Table 5 Oligos synthesized for lacZ assembly

Assembly reactions

The 20 μl volume assembly reaction solution contained 50 ng receptor vector (~3 k bp), 150 ng of each donor vector (~3 k bp), 1.3 μl of each double-stranded oligonucleotides, 1 μl BsaI (10 U, New England BioLabs, R0535), 1 μl T4 DNA Ligase (2000 U, New England BioLabs, M0202) and 2 μl 10 × T4 DNA ligase buffer (New England BioLabs). The reaction was performed according to Golden Gate protocol, incubated in a PCR instrument for 10 cycles of 5 min at 37 °C and 10 min at 16 °C, then heated to 37 °C for 15 min, 50 °C for 5 min and then 80 °C for 5 min. 1 μl 25 mM ATP and 1 μl Plasmid Safe DNase (10 U, Epicenter) were then added and incubated at 37 °C for 1 h. 5 μl reaction solution was transformed to chemically competent E. coli Trans5α or PXIDF (pSB1s-X). After 1 h incubation at 37 °C with 200 rpm agitation, cells were plated on LB agar containing appropriate antibiotics [26, 28]. In all, the assembly reaction just needs a few hours to complete.

Positive clones screen

For the assembly of multiple pieces of lacZ gene, the transformed cells were plated on the LB agar supplied X-Gal plate for blue-white selection.

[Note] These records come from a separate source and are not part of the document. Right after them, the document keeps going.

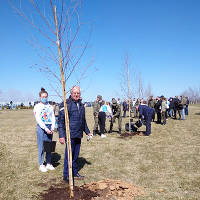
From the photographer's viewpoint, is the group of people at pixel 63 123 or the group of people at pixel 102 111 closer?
the group of people at pixel 63 123

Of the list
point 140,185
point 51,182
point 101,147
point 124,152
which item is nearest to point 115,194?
point 140,185

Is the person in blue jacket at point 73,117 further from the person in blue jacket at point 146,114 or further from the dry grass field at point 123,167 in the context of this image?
the person in blue jacket at point 146,114

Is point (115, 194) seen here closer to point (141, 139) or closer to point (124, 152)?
point (124, 152)

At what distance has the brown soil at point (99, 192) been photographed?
3.63 m

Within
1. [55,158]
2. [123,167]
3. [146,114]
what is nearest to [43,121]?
[55,158]

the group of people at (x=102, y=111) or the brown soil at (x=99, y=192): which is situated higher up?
the group of people at (x=102, y=111)

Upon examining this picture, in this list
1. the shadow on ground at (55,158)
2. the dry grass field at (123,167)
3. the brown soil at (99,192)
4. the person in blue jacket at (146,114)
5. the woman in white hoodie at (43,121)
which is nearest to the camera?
the brown soil at (99,192)

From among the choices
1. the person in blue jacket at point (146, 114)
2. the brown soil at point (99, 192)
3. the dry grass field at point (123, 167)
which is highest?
the person in blue jacket at point (146, 114)

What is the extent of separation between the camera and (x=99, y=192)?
380cm

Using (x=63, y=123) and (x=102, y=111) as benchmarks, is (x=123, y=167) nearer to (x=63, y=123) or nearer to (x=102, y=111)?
(x=63, y=123)

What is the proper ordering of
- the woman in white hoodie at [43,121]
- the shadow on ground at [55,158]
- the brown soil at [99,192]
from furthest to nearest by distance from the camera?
the shadow on ground at [55,158], the woman in white hoodie at [43,121], the brown soil at [99,192]

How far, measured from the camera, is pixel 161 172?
5105mm

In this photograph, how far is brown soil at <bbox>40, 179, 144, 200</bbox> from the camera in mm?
3632

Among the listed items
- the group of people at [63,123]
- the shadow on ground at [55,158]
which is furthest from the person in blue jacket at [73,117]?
the shadow on ground at [55,158]
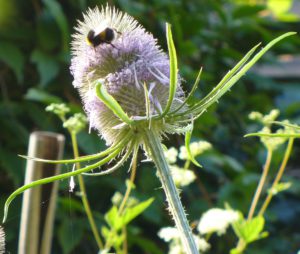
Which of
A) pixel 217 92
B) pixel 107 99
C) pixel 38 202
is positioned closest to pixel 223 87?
pixel 217 92

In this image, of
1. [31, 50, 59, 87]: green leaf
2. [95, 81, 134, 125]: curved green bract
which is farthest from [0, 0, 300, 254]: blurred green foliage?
[95, 81, 134, 125]: curved green bract

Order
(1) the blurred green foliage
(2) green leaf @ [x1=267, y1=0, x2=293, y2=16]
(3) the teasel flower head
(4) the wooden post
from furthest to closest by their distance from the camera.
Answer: (2) green leaf @ [x1=267, y1=0, x2=293, y2=16] < (1) the blurred green foliage < (4) the wooden post < (3) the teasel flower head

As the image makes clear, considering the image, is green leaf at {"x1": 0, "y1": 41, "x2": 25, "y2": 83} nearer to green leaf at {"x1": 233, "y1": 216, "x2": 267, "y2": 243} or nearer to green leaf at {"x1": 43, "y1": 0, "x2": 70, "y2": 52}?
green leaf at {"x1": 43, "y1": 0, "x2": 70, "y2": 52}

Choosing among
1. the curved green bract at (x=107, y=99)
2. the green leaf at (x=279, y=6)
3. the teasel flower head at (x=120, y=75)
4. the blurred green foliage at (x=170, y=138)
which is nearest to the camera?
the curved green bract at (x=107, y=99)

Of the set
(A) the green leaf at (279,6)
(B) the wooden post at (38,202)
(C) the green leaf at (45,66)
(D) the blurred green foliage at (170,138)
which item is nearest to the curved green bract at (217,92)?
(B) the wooden post at (38,202)

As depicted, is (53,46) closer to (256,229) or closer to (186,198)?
(186,198)

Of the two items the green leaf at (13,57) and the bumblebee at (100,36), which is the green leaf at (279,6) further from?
the bumblebee at (100,36)

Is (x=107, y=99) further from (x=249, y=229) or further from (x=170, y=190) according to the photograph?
A: (x=249, y=229)

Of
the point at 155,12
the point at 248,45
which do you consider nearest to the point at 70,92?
the point at 155,12
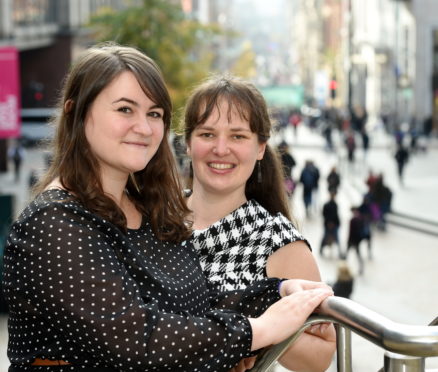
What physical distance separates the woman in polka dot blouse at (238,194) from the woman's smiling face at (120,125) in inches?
23.3

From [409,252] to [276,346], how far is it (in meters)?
20.2

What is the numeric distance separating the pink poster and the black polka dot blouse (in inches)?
996

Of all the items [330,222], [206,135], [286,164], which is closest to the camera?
[206,135]

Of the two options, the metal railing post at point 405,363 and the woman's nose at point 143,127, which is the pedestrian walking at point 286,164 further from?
the metal railing post at point 405,363

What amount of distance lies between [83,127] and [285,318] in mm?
827

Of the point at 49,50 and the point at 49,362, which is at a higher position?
the point at 49,50

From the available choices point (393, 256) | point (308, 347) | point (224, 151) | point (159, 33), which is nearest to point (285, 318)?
point (308, 347)

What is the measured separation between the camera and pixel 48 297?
2602mm

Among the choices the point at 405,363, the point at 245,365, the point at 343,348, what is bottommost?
the point at 245,365

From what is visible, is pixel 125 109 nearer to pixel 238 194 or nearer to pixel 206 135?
pixel 206 135

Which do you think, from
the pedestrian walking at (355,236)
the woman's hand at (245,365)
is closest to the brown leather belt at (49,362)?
the woman's hand at (245,365)

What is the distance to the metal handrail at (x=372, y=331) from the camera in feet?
7.22

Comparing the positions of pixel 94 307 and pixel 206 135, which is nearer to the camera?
pixel 94 307

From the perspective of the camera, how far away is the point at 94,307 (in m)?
2.60
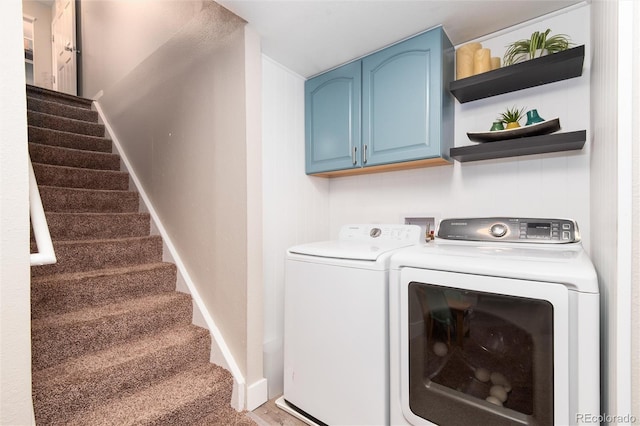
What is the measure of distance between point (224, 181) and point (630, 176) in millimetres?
1719

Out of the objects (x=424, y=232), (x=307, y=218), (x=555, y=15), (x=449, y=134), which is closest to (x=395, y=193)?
(x=424, y=232)

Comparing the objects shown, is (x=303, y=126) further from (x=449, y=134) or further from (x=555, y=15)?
(x=555, y=15)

For high-throughput screening lycopene producer, microtiter plate-base screening system (microplate temperature oscillator: MB100-4A, HANGZHOU ALLSHENG INSTRUMENTS Co.) were used.

After transformation to E. coli PXIDF (pSB1s-X), the colonies were randomly picked from the plate and inoculated into 96-well deep plates containing 200 μl LB per well with 50 μg/ml kanamycin and 50 μg/ml streptomycin, and grown at 37 °C, 800 rpm for 10 h. Seed culture was then inoculated into 96-well deep plates containing 200 μl ZYM 5052 self-induction medium (per liter: 10 g tryptone, 5 g yeast extract, 20 ml 50 × M, 20 ml 50 × 5052, 10 ml 20 % arabinose, 2 ml 1 M MgSO4, 1 ml 1000 × trace elements) [29] with kanamycin (50 μg/ml) and streptomycin (50 μg/mL) at the ratio of 1:40, and grown at 37 °C, 800 rpm for 16 h. Then cells from 20 μl culture were harvested by centrifugation at 4000 rpm for 10 min, and then suspended in 400 μl acetone solvent. Lycopene was quantified by measuring the absorption of OD 474 after the extraction by acetone [2, 30]. The microplate reader (BioTek, Synergy MX/SMATC) was used for the measurement. The results represented the means of three replicate samples.